Choral Potpourri: Choral Ethics and Being Mean
Date: March 16, 2016
“The world's a mean place. It's unfair, then it's fair. It's hateful, then it's loving. It's a very peculiar place on philosophical and metaphysical and religious levels.” Tim Allen
Letters (emails), I get letters (emails). Many tell me about a problem and then expect me to take their side. Some crab, some tattle, some complain, some tell me their story and some “inform” me this whole Choral Ethics thing is silly. Maybe it is, but since I’ve been collecting stories, I have heard things which both horrify and amaze me, sometimes at the same time!
Tara* teaches at a small private university and directs one of their choruses. She tells me she is probably one of those people I get unflattering emails about. She says she may appear to be mean but assures me, she is never mean for meanness sake. She says she is mean because she has no choice. The only way she seems to gets done what is needed is to be consistent and firm and that is interpreted as being mean.

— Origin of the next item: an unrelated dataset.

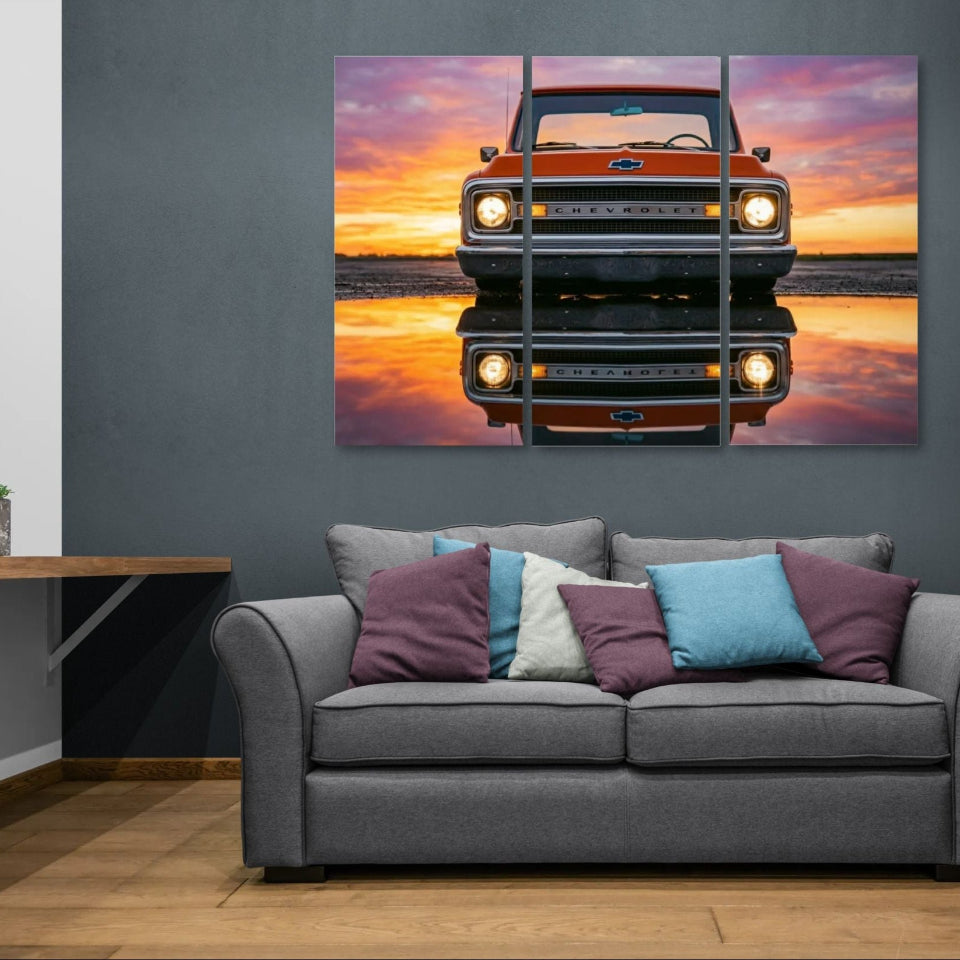 Gray sofa with colorful pillows in a room with a large wall art of a truck at sunset.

Tara conducts the non-auditioned university chorus which consists of all underclassmen music majors, singers and non-singers alike, and members of the university community. It’s a large sometimes unwieldy ensemble but she loves working with all those different types of singers in one group. In order to work with that many people, she has a few rules she on which she will not budge. That has gotten her the reputation for being mean. Most of the community members have been singing with her for years and Tara trusts them. But with over half the group consisting of music majors who have never sung in a chorus, she needs to have every one of them at every rehearsal. Because of the vast differences in abilities, especially with the music majors, the music department decided long before Tara arrived that the university chorus grades would use absences and tardys for guidelines.
Tara’s chorus meets once a week, with rehearsal in the evening. The music majors are expected to come to all rehearsals, with none excused except illness (with a note from Student Health Services) or the occasional evening religious service. It goes without saying they are expected to be on time. With a group of over 100 singers, Tara keeps track of tardys and absences for the music majors. One of her music major singers recently complained to the Dean of Students about her grade being lowered by a whole grade. The joke was on the student; the Dean of Students has been singing in that chorus for ten years and knows perfectly well what Tara’s requirements are. The student was not pleased to learn she would not have her grade changed. She called Tara mean and a few names not to be repeated here.
There is resentment for having to attend every rehearsal and she hears regularly how unreasonable she is. She used to be nice about it, saying she understood how difficult it must be getting to an evening rehearsal right after dinner or interrupting practicing or needing to relax or having time to catch up with friends and family or having a bad cold. Now, she has had years of complaints, of being called names, of being accused of ruining GPAs and is immune to the sob stories. She tells them to get to rehearsal. She tells them to be on time. She tells them to get a note from the nurse if they are truly ill. She tells them she doesn’t care what their deal is; this is part of the curriculum. She has been known to tell them to complain to the Dean or their private teacher, but has yet to hear back from these august personages.